++++ Extracted records ++++

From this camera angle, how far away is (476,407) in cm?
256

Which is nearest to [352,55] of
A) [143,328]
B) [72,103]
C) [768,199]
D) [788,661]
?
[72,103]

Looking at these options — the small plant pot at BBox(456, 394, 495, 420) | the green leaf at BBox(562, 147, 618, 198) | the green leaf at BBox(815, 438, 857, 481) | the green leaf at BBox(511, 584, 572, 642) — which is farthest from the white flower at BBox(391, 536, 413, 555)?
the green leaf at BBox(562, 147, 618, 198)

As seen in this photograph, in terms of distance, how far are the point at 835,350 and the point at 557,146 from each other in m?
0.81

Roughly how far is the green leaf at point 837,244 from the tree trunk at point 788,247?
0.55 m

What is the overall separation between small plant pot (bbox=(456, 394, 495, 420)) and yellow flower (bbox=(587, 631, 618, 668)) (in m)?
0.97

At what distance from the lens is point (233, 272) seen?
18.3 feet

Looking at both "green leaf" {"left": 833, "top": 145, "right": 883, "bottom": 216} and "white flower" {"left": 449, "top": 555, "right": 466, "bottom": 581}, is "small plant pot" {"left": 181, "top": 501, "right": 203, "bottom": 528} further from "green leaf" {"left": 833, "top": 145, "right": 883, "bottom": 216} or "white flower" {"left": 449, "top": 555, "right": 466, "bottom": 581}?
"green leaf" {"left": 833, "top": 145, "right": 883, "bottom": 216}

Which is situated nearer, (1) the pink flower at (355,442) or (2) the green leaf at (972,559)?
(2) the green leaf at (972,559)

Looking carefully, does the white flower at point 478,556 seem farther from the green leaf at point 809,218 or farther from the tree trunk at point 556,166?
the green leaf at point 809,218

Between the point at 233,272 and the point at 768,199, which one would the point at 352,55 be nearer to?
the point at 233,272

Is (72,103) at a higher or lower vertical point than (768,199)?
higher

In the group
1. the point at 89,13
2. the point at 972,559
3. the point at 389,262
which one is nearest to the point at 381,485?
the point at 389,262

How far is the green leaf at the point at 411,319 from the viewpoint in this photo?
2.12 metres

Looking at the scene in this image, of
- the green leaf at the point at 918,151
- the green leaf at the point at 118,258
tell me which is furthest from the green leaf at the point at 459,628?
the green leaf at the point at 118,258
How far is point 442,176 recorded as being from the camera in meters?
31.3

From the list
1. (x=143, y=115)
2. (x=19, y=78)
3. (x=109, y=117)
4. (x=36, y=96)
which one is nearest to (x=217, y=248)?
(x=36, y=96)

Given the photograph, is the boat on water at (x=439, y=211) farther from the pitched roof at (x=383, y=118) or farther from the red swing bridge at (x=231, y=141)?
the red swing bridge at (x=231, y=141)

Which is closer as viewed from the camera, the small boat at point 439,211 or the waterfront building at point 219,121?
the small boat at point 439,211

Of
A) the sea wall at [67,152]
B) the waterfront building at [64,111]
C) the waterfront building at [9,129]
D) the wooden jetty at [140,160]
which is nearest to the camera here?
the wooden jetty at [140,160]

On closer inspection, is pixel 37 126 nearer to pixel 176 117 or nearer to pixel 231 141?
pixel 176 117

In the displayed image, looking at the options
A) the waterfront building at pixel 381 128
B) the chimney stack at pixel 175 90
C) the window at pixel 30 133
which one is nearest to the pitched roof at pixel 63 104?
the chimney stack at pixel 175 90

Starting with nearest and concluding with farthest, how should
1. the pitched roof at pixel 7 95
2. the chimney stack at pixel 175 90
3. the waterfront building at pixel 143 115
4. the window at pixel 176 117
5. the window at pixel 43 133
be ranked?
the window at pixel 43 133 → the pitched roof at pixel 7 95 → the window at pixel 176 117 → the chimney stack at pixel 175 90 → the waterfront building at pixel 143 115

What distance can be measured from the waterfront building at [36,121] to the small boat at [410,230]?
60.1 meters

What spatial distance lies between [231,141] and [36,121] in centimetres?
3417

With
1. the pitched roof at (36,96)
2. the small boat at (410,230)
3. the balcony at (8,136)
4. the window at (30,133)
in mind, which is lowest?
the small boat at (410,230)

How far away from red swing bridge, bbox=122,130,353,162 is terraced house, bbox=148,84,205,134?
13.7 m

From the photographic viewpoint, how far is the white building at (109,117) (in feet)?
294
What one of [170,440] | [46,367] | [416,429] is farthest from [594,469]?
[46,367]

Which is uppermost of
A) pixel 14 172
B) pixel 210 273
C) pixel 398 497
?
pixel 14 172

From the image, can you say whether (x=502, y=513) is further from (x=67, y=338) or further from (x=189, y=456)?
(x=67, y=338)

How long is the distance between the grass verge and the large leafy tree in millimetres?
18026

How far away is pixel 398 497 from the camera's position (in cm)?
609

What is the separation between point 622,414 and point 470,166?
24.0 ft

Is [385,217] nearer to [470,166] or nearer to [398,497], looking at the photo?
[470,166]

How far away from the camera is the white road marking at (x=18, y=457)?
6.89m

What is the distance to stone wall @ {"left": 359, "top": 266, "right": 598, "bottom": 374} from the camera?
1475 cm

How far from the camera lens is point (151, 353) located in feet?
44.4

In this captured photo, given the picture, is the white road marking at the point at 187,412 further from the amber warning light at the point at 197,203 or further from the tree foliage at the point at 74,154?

++++

- The problem -
Begin at the line that has "What is the separation" and continue through the end of the items. Rewrite every line, requests included. In each answer, multiply every number (coordinates and distances alike) by 1.15 and round it to as many decimal places as it originally had, rounding halves up. Leave all numbers in the requests unchanged.

- Solution for this task -
What is the separation between point 622,414 and point 470,166?
27.6 ft

Is [385,217] nearer to [470,166] or nearer to [398,497], looking at the photo?
[541,191]

How far away from the camera is the white road marking at (x=18, y=457)?
7.92m

What is the distance to stone wall @ {"left": 359, "top": 266, "right": 598, "bottom": 374} from the camera?
1696 cm

How far from the camera lens is point (151, 353) located in feet?
51.1

In this captured photo, given the picture, is the white road marking at the point at 187,412 further from the amber warning light at the point at 197,203 or further from the tree foliage at the point at 74,154?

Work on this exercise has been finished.